Nel panorama in continua evoluzione della salute mentale, sempre più startup stanno puntando sui chatbot come potenziali sostituti dei terapeuti umani. L’idea di poter accedere a supporto psicologico attraverso un’applicazione è allettante: più accessibile, conveniente e senza le lunghe liste d’attesa delle tradizionali sedute terapeutiche. Tuttavia, la questione è complessa e non priva di controversie.
Una delle aziende più note in questo ambito è Sonia, fondata da tre ex studenti di informatica dell’ETH Zürich e del MIT. Questa startup offre un “terapeuta AI” che utilizza modelli di intelligenza artificiale per analizzare e rispondere alle conversazioni degli utenti, applicando tecniche di terapia cognitivo-comportamentale. Secondo il CEO, Dustin Klebe, Sonia mira a colmare un enorme divario tra domanda e offerta di assistenza psicologica.
Da un lato, ci sono evidenze che suggeriscono che i chatbot possano essere efficaci nel ridurre sintomi di depressione e ansia, oltre a essere apprezzati da molti utenti per la facilità d’uso e l’accessibilità economica. Tuttavia, dall’altro lato della medaglia, emergono preoccupazioni serie.
Una delle principali criticità riguarda la natura della relazione terapeutica. È ampiamente riconosciuto che il fattore umano, la connessione empatica tra terapeuta e cliente, sia uno dei migliori predittori di successo nel trattamento della salute mentale. I chatbot, nonostante le loro capacità avanzate di analisi e risposta, non possono replicare completamente questa interazione umana.
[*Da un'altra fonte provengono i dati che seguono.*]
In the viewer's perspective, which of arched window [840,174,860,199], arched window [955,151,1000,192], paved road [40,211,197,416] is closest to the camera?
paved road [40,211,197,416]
Questo solleva domande cruciali sulla qualità dell’assistenza fornita e sulla sua capacità di cogliere segnali subdoli che potrebbero indicare problemi più profondi.
Inoltre, vi sono preoccupazioni etiche e di sicurezza riguardo alla gestione dei dati personali degli utenti. Mentre le startup come Sonia assicurano di mantenere solo le informazioni strettamente necessarie, come l’età e il nome, per l’amministrazione della terapia, la trasparenza sulle pratiche di conservazione dei dati e sull’uso per l’addestramento dei modelli rimane una questione cruciale.
Un’altra sfida significativa riguarda i pregiudizi incorporati nei modelli di intelligenza artificiale. I chatbot sono spesso addestrati su dati che riflettono bias occidentali e potrebbero non essere adeguatamente sensibili alle differenze culturali e linguistiche nell’espressione delle malattie mentali, soprattutto se l’inglese non è la prima lingua dell’utente.
Un esempio rivelatore di queste problematiche è stato il caso di un chatbot utilizzato dalla National Eating Disorders Association, che ha fornito consigli potenzialmente dannosi a individui con disturbi alimentari.
Nonostante queste criticità, le startup come Sonia continuano a guadagnare terreno, attratte da un mercato che spesso non ha accesso sufficiente ai servizi tradizionali di salute mentale, sia per motivi economici che geografici.